Portland teachers reach tentative deal with district, ending strike

A Portland Association of Teachers strike action earlier this month. Photo: Emily Harris/Axios

The Portland teachers strike is over.

Driving the news: After months of negotiations — including a series of 24-hour bargaining sessions throughout Thanksgiving weekend — Portland Public Schools administrators reached a tentative agreement with the Portland Association of Teachers on Sunday.

  • The union and the district tentatively agreed on a 13.75% cost-of-living wage increase over three years, as well as more planning time for elementary and middle school teachers.

Why it matters: The more than 43,000 PPS students who have been out of school since Nov. 1 can now return to classes and other activities beginning Monday.

What they're saying: In a statement, PPS Superintendent Guadalupe Guerrero said, "We are relieved to have our students returning to school and know that being out of school for the last three weeks — missing classmates, teachers, and learning — has been hard for everyone."

  • "Educators have secured improvements on all our key issues," Angela Bonilla, PAT president, said in a written statement. "These changes will make a huge difference on priorities like mental health supports for students, educator workload relief, and safe and welcoming school environments."

The intrigue: The strike canceled 11 days of school, raising concerns about how learning time would be made up before the end of the school year.

  • Instead of winter vacation starting Dec. 16, it will begin Dec. 23. Presidents Day will be an instruction day, as will two other teacher planning days, according to Guerrero's statement.
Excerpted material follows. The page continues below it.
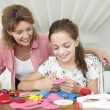 Girl doing handicrafts with grandmother — Stock Photo #61032777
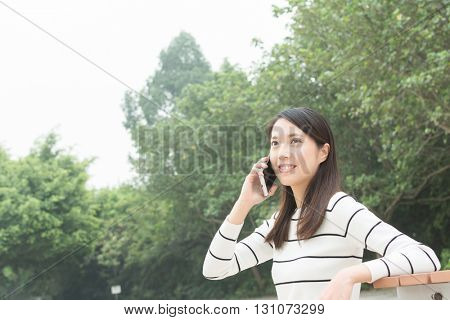 asian woman use cellphone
The school year will also be extended a few days later into June.
  • "I think the restart will look a lot like the beginning of school, with group activities and some processing," Linda White, a teacher at Sellwood Middle School, told The Oregonian. "I am probably not the only one who is a little uneasy about how to jump back in."

Of note: Disagreements over class sizes and paid planning time were the final sticking points between the union and district officials.
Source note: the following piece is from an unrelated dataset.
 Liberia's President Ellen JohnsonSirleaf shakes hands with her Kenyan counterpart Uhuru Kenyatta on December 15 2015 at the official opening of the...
  • The union initially stood firm on implementing caps to ensure smaller classes. However, over the weekend, members reversed and instead proposed "class size committees" — where teachers and administrators could form on an as-needed basis to solve issues regarding student load.

What's next: The tentative agreement is not official until the union's 3,500 members ratify the terms and the school board approves the full contract.

  • PAT members will vote on the contract by Tuesday evening, according to a union spokesperson, and a school board meeting is scheduled for 6pm Tuesday.